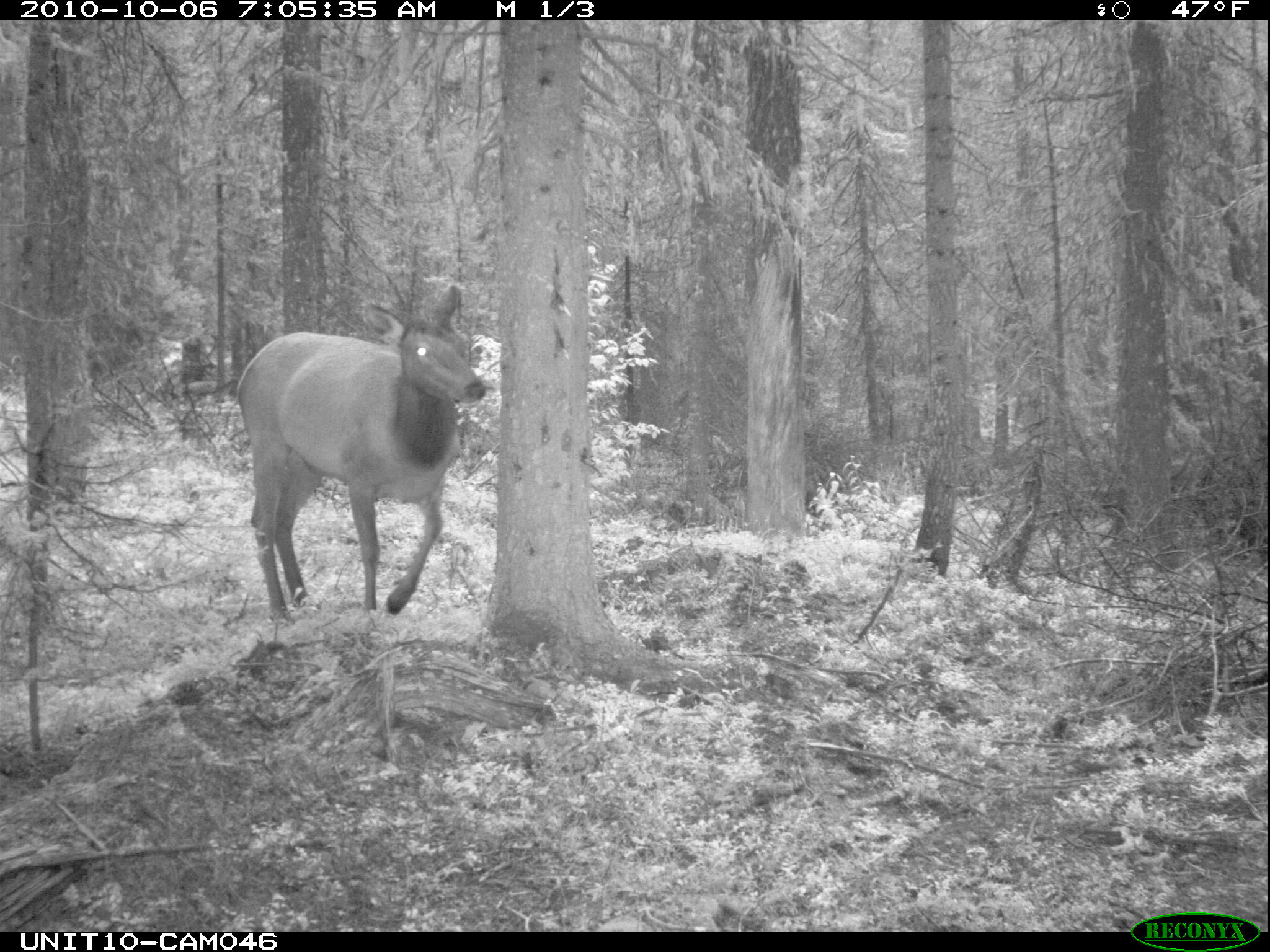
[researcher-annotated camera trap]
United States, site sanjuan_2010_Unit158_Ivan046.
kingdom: Animalia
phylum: Chordata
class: Mammalia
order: Artiodactyla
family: Cervidae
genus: Cervus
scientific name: Cervus elaphus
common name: red deer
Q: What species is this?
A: Cervus elaphus (red deer).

****

Return every entry above word for word, leaving pictures out.

[researcher-annotated camera trap]
United States, site sanjuan_2010_Unit158_Ivan046.
kingdom: Animalia
phylum: Chordata
class: Mammalia
order: Artiodactyla
family: Cervidae
genus: Cervus
scientific name: Cervus elaphus
common name: red deer
Q: What species is this?
A: Cervus elaphus (red deer).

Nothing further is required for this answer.